La seule chose qui peut m’enlever ici, c’est si le gouvernement me donne une nouvelle maison ou alors il me tue. Je suis prête à braver la pluie, je suis prête même à mourir mais je ne suis pas prête à quitter ici comme ça, parce que je n’ai nulle part où aller. Dites à Alpha Condé que quiconque viendra ici avec un centimètre, il mourra ce jour avec moi », a-t-elle insisté.

Mme Mabinty Camara et ses enfants

Non loin de là, se trouve Madame Mabinty Camara, la soixantaine. Elle est assise avec plusieurs enfants sur les débris de sa maison. Après avoir perdu son mari et maintenant la seule maison qu’elle avait comme bien, cette dernière semble ne plus avoir du goût pour la vie. « On n’avait que cette maison comme bien. Aujourd’hui, Alpha Condé est venu nous mettre dehors et démolir cette maison. On n’a nulle part où aller, c’est pourquoi nous sommes encore sur les débris de notre maison. Alpha Condé a-t-il oublié que c’est une femme qui l’a mis au monde pour avoir pitié des femmes au moins parce qu’il n’a pas d’enfants ?

Alpha Condé n’a pas eu pitié des femmes et de leurs enfants, je prie Dieu aussi de ne pas avoir pitié de lui ! Il nous a jetés dehors, que Dieu le jette aussi dehors ! S’il veut qu’on quitte ici, il n’a qu’à nous trouver de nouvelles maisons ou alors trouver des terrains et nous donner l’argent pour qu’on puisse construire et habiter là-bas. Sinon, qu’il envoie alors les militaires, ils vont tirer sur nous, on va mourir et être enterrés ici. D’ailleurs, le cimetière n’est pas loin d’ici », souligne-t-elle.

Mme Mariama Barry

Comme ces dernières, Madame Mariama Barry n’a également pas où aller avec ses enfants. Ils tentent aussi de survivre dans « l’enfer » de Dar es-salam. « Là où je suis arrêtée, c’est ici où se trouvait notre concession. Nous sommes là depuis 24 ans. J’ai eu 4 enfants dans cette maison qui a été démolie. Nous vivons aujourd’hui à la belle étoile et à la merci des intempéries et des bandits qui commencent à venir voler nos objets parce qu’ils sont dehors. Quand la pluie tombe, nous nous abritons chez certains de nos voisins. S’il ne pleut pas, nous nous servons des cartons vides ou bien des morceaux de tôles pour nous coucher. Nous n’avons pas où aller et nos enfants n’étudient plus parce qu’ils ont perdu même leurs cahiers.
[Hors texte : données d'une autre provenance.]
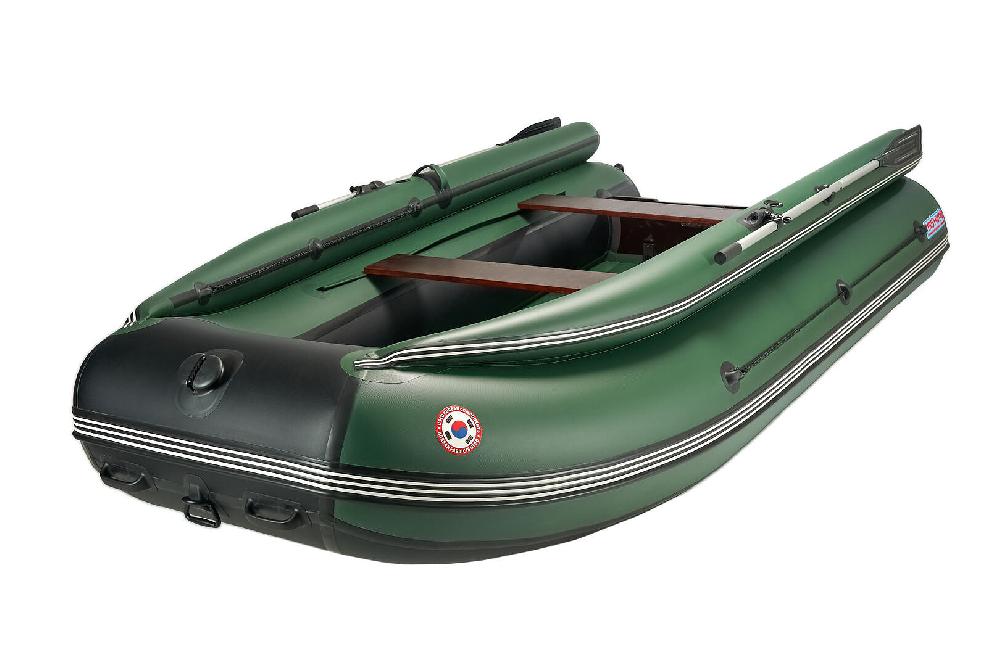 Лодка MISHIMO FAMILY LITE 430 в Комсомольске-на-Амуре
J’ai une fille qui doit faire le bac au lycée Bonfi et un autre enfant qui est candidat au BEPC à Fidel Castro ; mais, ils ont abandonné. Alpha Condé nous a tués et abandonnés. Alpha Condé nous a mis dehors pour que le monde entier nous voit. Il a envoyé des machines et des hommes en tenue pour nous gazer. Aujourd’hui, c’est les bonnes volontés qui nous donnent à manger même pour la rupture du jeûne. La pluie d’avant-hier a détruit tous nos objets. Alpha Condé nous a chassés en plein hivernage et pendant le Ramadan alors que nous sommes à jeûne. Mais nous laissons à Dieu puisque c’est lui seul qui peut juger entre les hommes », se résigne-t-elle.

Des pathétiques récits de ce genre existent à n’en pas finir aujourd’hui dans cette partie de la capitale guinéenne, où des citoyens ont été déguerpis, sans aucune mesure d’accompagnement, à cause d’une montagne d’ordures (la plus grande décharge publique de Conakry, ndlr). Jusqu’à quand ce drame va-t-il continuer ? Que deviendront les citoyens qui vivent encore dans la zone déguerpie dans des conditions les plus précaires possibles ? Ces questions restent, pour l’heure, sans réponses.